Les tribunaux administratifs de Montreuil et de Dijon considèrent que les opérations contestées par l’administration n’étaient pas constitutives d’un abus de droit.

Le tribunal administratif de Montreuil relève que si l’administration fait valoir que la société n’a jamais exercé d’activité avec des fonds propres surévalués, elle ne conteste pas sérieusement qu’à la suite de cette cession et de la perte de son activité principale, la SARL disposait de capitaux propres hors de proportion avec le périmètre commercial de son activité subsistante et que l’opération de rachat par la société de ses propres titres a eu pour effet de diminuer les capitaux propres, lesquels sont évalués à 115 383 € après l’opération litigieuse et constituent un montant suffisant pour la poursuite de ses activités. Par conséquent, la réduction de capital de la société, par voie de rachat des titres suivi de leur annulation, a poursuivi au moins en partie une finalité économique propre et ne peut être regardée comme ne répondant à aucun autre motif que celui d’éluder ou d’atténuer les charges fiscales de l’associé.
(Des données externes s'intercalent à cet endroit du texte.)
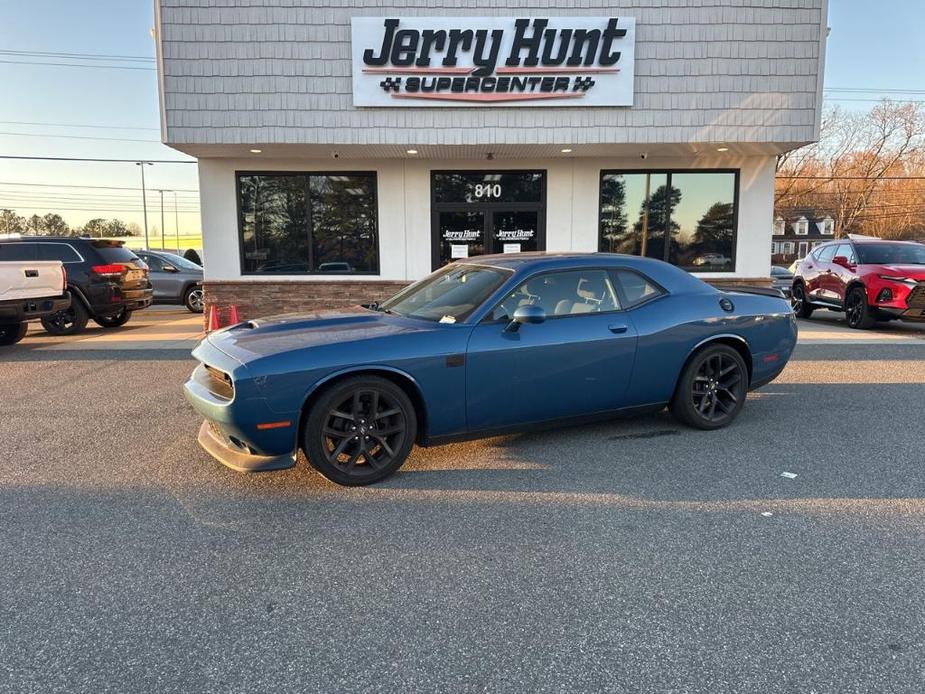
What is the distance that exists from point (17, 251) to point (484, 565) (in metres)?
11.9

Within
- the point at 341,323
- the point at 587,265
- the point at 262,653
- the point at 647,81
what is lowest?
the point at 262,653

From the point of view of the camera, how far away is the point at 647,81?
33.3ft

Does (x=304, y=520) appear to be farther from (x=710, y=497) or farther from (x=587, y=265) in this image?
(x=587, y=265)

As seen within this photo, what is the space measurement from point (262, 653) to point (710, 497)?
2753 mm

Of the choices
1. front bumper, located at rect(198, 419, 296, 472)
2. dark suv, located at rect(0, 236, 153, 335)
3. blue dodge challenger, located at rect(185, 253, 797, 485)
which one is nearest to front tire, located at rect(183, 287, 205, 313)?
dark suv, located at rect(0, 236, 153, 335)

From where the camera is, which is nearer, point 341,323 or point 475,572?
point 475,572

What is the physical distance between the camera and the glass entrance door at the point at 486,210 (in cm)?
1186

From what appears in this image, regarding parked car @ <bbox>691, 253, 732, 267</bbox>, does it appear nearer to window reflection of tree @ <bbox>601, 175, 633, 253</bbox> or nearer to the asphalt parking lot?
window reflection of tree @ <bbox>601, 175, 633, 253</bbox>

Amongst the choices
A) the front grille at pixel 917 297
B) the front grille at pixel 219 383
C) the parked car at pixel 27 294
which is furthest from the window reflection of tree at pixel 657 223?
the parked car at pixel 27 294

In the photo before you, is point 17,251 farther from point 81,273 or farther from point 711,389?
point 711,389

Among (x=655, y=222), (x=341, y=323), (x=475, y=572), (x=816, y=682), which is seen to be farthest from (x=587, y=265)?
(x=655, y=222)

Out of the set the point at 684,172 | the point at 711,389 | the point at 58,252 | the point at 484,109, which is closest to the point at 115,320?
the point at 58,252

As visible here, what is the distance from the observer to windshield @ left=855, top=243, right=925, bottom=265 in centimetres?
1229

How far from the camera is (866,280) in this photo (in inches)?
472
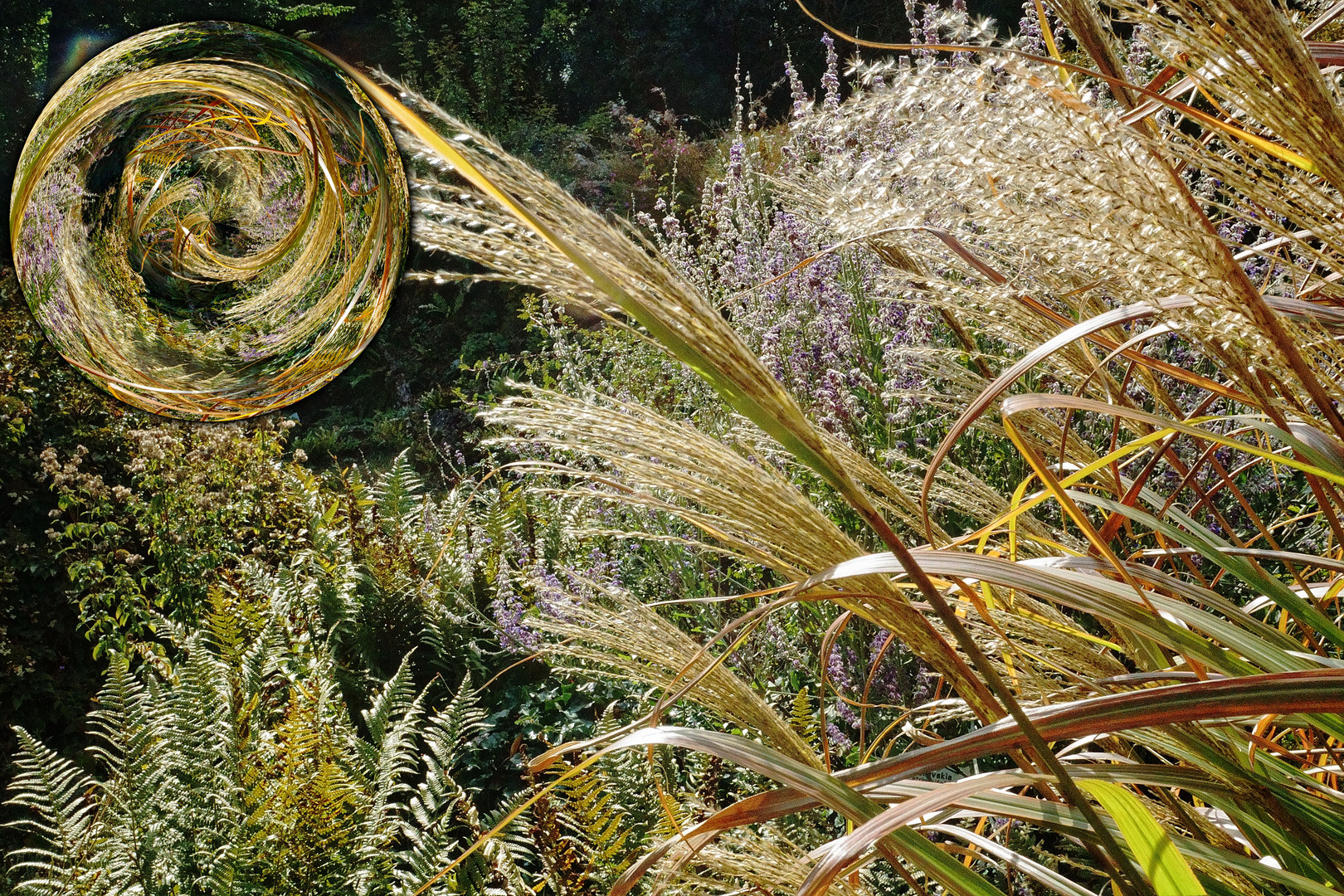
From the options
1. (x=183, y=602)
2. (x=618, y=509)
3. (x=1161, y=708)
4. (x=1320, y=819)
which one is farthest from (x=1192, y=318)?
(x=183, y=602)

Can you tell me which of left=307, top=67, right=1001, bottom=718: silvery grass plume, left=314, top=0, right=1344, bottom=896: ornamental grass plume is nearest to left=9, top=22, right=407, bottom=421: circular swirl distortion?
left=314, top=0, right=1344, bottom=896: ornamental grass plume

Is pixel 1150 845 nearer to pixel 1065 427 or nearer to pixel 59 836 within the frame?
pixel 1065 427

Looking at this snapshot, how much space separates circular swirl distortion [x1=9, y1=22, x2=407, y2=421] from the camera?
2295 millimetres

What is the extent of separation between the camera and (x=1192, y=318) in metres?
0.63

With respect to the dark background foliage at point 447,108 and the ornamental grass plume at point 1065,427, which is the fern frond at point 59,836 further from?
the ornamental grass plume at point 1065,427

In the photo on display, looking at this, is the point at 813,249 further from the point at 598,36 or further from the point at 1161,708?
the point at 598,36

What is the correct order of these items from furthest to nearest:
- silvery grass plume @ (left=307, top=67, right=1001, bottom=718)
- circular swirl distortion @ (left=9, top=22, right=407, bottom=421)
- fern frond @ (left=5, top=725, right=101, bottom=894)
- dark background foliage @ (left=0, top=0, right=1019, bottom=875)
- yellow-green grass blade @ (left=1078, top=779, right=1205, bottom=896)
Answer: dark background foliage @ (left=0, top=0, right=1019, bottom=875) < circular swirl distortion @ (left=9, top=22, right=407, bottom=421) < fern frond @ (left=5, top=725, right=101, bottom=894) < yellow-green grass blade @ (left=1078, top=779, right=1205, bottom=896) < silvery grass plume @ (left=307, top=67, right=1001, bottom=718)

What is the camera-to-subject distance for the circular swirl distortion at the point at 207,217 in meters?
2.29

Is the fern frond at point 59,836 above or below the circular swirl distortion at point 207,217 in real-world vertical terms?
below

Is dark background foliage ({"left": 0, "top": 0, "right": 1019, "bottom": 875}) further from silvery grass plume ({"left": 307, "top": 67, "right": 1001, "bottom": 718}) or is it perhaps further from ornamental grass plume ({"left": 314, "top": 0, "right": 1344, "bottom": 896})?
silvery grass plume ({"left": 307, "top": 67, "right": 1001, "bottom": 718})

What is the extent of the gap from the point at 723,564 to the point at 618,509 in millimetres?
556

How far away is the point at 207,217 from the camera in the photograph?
2447 mm

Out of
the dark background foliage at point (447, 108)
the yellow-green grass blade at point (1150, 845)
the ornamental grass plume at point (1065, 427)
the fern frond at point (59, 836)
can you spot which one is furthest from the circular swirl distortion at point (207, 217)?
the yellow-green grass blade at point (1150, 845)

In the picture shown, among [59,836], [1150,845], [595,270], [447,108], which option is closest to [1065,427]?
[1150,845]
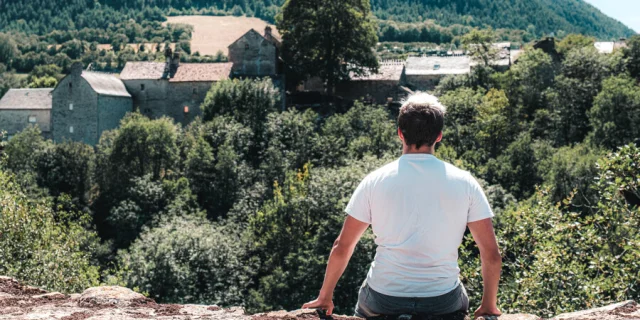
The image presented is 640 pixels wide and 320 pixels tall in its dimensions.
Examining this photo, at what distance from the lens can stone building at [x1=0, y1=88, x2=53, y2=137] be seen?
212 ft

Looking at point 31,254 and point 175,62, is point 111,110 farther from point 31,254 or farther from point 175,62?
point 31,254

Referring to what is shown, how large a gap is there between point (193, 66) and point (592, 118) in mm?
31759

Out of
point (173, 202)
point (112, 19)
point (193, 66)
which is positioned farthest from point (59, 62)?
point (173, 202)

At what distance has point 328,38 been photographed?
53.6 metres

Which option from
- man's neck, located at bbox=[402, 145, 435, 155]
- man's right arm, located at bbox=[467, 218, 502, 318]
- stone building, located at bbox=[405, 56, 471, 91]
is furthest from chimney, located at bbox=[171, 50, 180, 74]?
man's right arm, located at bbox=[467, 218, 502, 318]

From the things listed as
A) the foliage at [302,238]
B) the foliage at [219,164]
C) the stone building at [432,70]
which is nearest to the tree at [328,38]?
the stone building at [432,70]

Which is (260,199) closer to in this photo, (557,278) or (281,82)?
(281,82)

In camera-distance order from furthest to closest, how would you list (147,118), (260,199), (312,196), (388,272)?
(147,118), (260,199), (312,196), (388,272)

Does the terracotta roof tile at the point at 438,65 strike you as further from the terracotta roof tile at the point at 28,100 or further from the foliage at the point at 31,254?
the foliage at the point at 31,254

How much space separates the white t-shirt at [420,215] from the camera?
18.3 ft

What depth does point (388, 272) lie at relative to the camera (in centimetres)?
574

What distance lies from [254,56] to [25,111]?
24229mm

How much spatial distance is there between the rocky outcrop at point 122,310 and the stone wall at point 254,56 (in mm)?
49767

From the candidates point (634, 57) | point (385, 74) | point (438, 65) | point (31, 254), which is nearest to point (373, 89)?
point (385, 74)
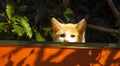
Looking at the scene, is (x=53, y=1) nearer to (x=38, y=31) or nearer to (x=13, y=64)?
(x=38, y=31)

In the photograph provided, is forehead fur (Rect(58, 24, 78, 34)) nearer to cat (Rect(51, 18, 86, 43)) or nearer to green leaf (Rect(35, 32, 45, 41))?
cat (Rect(51, 18, 86, 43))

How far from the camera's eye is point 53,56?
285 centimetres

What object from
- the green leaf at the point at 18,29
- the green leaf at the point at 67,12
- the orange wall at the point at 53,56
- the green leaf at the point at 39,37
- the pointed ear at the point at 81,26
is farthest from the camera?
the green leaf at the point at 67,12

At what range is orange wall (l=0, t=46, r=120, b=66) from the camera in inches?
112

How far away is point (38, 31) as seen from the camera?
3.43 meters

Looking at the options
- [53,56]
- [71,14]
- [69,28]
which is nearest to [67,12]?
[71,14]

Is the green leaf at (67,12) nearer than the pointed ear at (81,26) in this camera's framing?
No

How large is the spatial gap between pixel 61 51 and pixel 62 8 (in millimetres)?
829

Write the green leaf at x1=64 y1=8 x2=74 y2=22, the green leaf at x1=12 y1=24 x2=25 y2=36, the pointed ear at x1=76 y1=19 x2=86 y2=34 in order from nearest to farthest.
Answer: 1. the green leaf at x1=12 y1=24 x2=25 y2=36
2. the pointed ear at x1=76 y1=19 x2=86 y2=34
3. the green leaf at x1=64 y1=8 x2=74 y2=22

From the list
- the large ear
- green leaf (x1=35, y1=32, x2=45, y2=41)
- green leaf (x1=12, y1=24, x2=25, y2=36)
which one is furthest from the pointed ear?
green leaf (x1=12, y1=24, x2=25, y2=36)

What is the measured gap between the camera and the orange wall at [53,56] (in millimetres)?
2846

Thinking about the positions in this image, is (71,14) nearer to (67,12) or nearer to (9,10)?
(67,12)

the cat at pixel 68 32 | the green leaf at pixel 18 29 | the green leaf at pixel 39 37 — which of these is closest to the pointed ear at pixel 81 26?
the cat at pixel 68 32

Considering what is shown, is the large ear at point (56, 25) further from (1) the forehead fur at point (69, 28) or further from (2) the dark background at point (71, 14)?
(2) the dark background at point (71, 14)
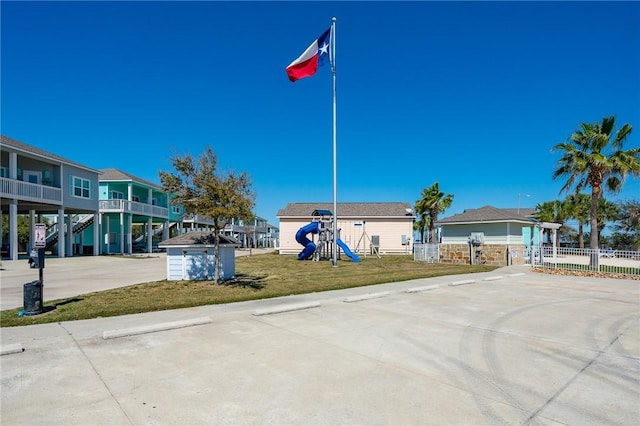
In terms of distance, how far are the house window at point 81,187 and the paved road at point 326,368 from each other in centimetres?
2854

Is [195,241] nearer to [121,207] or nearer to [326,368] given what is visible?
[326,368]

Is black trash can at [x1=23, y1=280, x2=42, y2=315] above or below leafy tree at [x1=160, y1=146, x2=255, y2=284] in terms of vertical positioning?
below

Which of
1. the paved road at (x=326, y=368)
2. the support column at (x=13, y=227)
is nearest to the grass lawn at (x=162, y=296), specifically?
the paved road at (x=326, y=368)

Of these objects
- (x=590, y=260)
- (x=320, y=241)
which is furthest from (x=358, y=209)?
(x=590, y=260)

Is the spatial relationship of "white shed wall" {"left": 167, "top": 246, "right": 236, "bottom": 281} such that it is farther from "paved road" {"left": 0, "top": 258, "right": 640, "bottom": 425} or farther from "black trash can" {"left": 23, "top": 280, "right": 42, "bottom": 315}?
"black trash can" {"left": 23, "top": 280, "right": 42, "bottom": 315}

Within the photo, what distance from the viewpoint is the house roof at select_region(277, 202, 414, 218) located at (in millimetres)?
41103

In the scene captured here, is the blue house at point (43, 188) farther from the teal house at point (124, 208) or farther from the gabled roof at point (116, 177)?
the gabled roof at point (116, 177)

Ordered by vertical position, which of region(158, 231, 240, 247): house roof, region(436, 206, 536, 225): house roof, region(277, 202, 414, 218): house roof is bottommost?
region(158, 231, 240, 247): house roof

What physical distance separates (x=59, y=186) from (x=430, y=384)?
33.4 metres

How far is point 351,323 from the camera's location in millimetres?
8148

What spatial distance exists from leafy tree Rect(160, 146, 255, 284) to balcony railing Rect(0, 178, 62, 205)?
65.0 feet

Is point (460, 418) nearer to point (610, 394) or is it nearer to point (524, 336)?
point (610, 394)

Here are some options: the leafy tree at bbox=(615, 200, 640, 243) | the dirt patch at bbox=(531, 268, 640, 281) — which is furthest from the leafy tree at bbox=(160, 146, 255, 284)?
the leafy tree at bbox=(615, 200, 640, 243)

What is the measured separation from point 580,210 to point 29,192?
179 feet
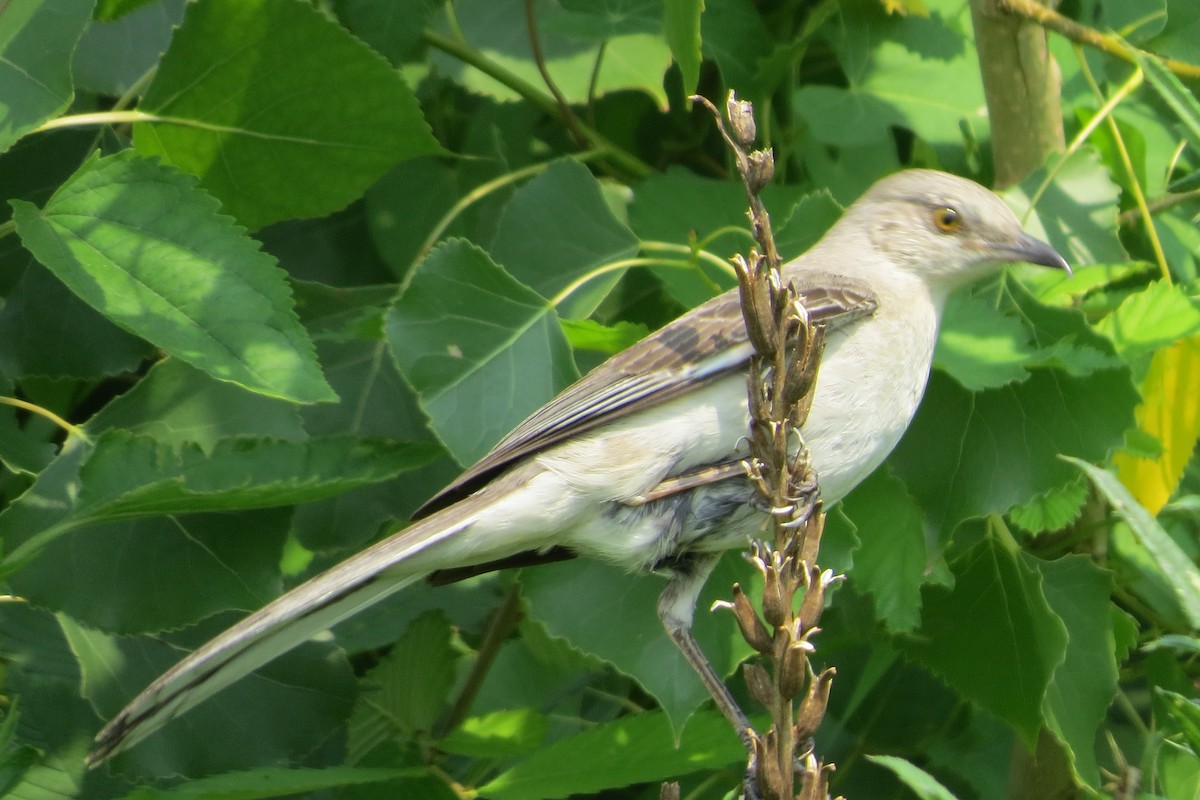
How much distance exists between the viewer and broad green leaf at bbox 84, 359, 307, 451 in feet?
10.1

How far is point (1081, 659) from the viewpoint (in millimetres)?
3342

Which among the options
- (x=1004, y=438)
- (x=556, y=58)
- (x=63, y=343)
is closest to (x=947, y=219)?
(x=1004, y=438)

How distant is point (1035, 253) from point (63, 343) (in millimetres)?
2472

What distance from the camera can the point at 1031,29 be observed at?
3525mm

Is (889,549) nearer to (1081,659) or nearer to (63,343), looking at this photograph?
(1081,659)

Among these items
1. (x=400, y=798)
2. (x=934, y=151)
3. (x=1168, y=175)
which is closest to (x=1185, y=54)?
(x=1168, y=175)

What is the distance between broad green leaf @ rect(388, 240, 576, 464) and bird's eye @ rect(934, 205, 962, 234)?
1.16 metres

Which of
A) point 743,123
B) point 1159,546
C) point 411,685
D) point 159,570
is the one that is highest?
point 743,123

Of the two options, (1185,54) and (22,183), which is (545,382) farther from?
(1185,54)

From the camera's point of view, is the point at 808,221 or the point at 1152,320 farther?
the point at 808,221

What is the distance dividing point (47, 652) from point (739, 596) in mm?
2034

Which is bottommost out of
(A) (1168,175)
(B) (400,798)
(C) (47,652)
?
(B) (400,798)

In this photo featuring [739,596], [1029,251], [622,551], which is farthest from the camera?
[1029,251]

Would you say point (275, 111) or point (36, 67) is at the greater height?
point (36, 67)
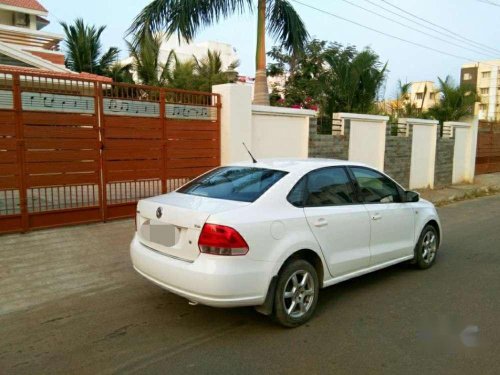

En dépit de la concomitance des opérations et de l’absence de modification du nombre d’associés et de la répartition de capital entre les associés et alors même que l’opération de réduction de capital a porté sur un faible montant, l’opération litigieuse ne constitue pas un montage artificiel dépourvu de toute substance économique et poursuivant un but exclusivement fiscal.

Le tribunal administratif de Dijon relève que l’administration se borne à alléguer l’absence de surcapitalisation et à nier l’existence d’un excès de capitaux propres et de liquidités, sans l’établir, alors que la charge de la preuve lui incombe, et alors qu’une telle preuve lui était le cas échéant facilement accessible, notamment par l’analyse des bilans de la société. En particulier, si l’administration a procédé à l’analyse de quelques agrégats et ratios dans la réponse aux observations du contribuable, il ressort de ceux‑ci que l’opération n’a dégradé ni la trésorerie de la société, ni le ratio d’indépendance financière, l’une et l’autre élevés avant la réduction de capital et qui se sont reconstitués très rapidement à l’issue de celle-ci, atteignant des niveaux du même ordre qu’auparavant. Enfin, les contribuables mettaient en avant le fait que, dans une logique de transmission, l’excès de capitaux propres et de liquidités était de nature à rendre une éventuelle acquisition plus difficile, ce qui n’était pas sérieusement contesté par l’administration. Ainsi, le tribunal administratif considère que l’unique opération de rachat de ses propres titres par la SARL à l’associé et leur annulation dans le cadre d’une réduction de capital n’avait pas un but exclusivement fiscal.